On 11/06/2009, at 6:57 AM, Doug Ledford wrote:
On Thu, 2009-06-11 at 03:17 +1000, Steven Haigh wrote:
Hi all,
After a week and a bit of googling, experimenting and frustration I'm
posting here and hoping I can get some clues on what could be wrong
with my 5 disk RAID5 SATA array.
The array in question is:
md1 : active raid5 sdg1[0] sdf1[1] sde1[3] sdd1[2] sdc1[4]
1172131840 blocks level 5, 1024k chunk, algorithm 2 [5/5]
[UUUUU]
All 5 drives are connection to a sil_sata controller (a 3112 & a
3114)
set up as a simple SATA controller (ie no RAID here).
Once the system buffer is full, write speeds to the array are usually
under 20MB/sec.
I am currently running CentOS 5.3 (kernel
2.6.18-128.1.10.el5.centos.plus).
I have lodged a bug report against RHEL 5.3, as I believe something
is
not quite right here, but haven't been able to narrow down the exact
issue.
https://bugzilla.redhat.com/show_bug.cgi?id=502499
Using bonnie++ to benchmark the array, it shows sequential block
reads
at 90MB/sec but writes at 11MB/sec across the RAID5 array - a
difference I really didn't expect.
Any pointers on how to try to tackle this one and figure out the root
cause of the problem would be VERY helpful!
OK, so I read the bug report. There are two distinctly different
problems you are experiencing. One, is a slow down specific to our
recent kernels. The slow down in your case takes your normally
abysmal
raid and makes it even worse. The original bug report was mainly
about
the slowdown, so I'll address that in the bug report. However, in
regards to your raid setup, I'll try to address why your array
performs
so poorly regardless of kernel version and maybe that will help you
build up a better raid setup.
You have 4 motherboard SATA ports, and 4 SATA ports on a PCI card.
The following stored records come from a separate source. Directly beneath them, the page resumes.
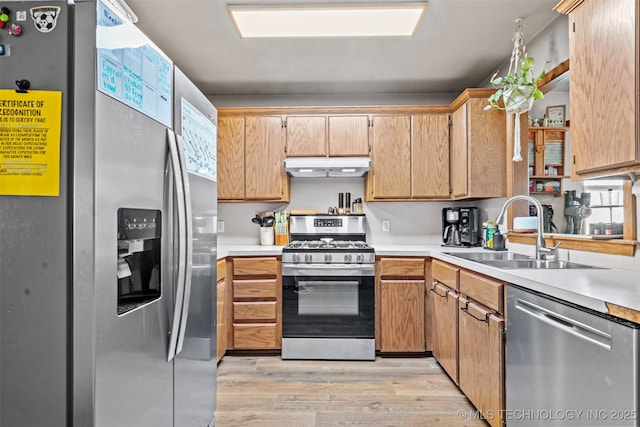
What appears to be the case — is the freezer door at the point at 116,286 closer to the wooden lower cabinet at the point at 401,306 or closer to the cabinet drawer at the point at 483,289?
the cabinet drawer at the point at 483,289

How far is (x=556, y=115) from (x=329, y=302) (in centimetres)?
214

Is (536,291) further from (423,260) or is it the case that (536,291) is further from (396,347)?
(396,347)

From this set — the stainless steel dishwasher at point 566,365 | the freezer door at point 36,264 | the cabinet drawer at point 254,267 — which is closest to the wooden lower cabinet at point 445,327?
the stainless steel dishwasher at point 566,365

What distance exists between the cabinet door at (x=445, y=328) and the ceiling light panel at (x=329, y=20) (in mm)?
1862

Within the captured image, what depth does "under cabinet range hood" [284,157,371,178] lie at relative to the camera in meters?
3.09

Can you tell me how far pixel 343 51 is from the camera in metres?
2.64

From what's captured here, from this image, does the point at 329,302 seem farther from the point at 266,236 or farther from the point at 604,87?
the point at 604,87

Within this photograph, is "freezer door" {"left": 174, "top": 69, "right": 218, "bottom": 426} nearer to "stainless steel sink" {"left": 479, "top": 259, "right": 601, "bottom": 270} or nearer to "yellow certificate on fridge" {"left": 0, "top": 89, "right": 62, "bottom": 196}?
"yellow certificate on fridge" {"left": 0, "top": 89, "right": 62, "bottom": 196}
Right now you have your two OS drives on motherboard SATA ports, two
of
the five raid5 drives on motherboard SATA ports, and the three
remaining
raid5 drives on the PCI card SATA ports. You need to get as many of
the
raid5 SATA disks on motherboard ports as possible. I would decide if
you are more concerned about the raid5 array performing well
(common, as
it's usually the data you access most often) or the base OS array
performing well (not so common, as it gets loaded largely into cache
and
doesn't get hit nearly so often as the data drive). If you can deal
with slowing down the OS drives, then I would move one of the OS
drives
to the PCI card and move one of the raid5 drives to the motherboard
SATA
port (and whichever drive you just moved over to the PCI card, I would
mark it's raid1 arrays as write-mostly so that you don't read from it
normally). If your BIOS will allow you to select drives on the PCI
card
as boot drives, and you can tolerate the slow down, then I would move
both of the OS drives to the PCI card (and don't worry about using
write-mostly on the raid1 arrays any more) and get 4 of the 5 raid5
drives onto motherboard SATA ports.
This would also be an interesting test - as from memory, now that I
have updated the firmware on the 3114 card, the BIOS will see those
drives and allow me to boot from them (hopefully). I will experiment
here and post the results.
Your big problem is that with 3 out of 5 raid5 drives on that PCI
card,
and sharing bandwidth, your total theoretical raid speed is abysmal.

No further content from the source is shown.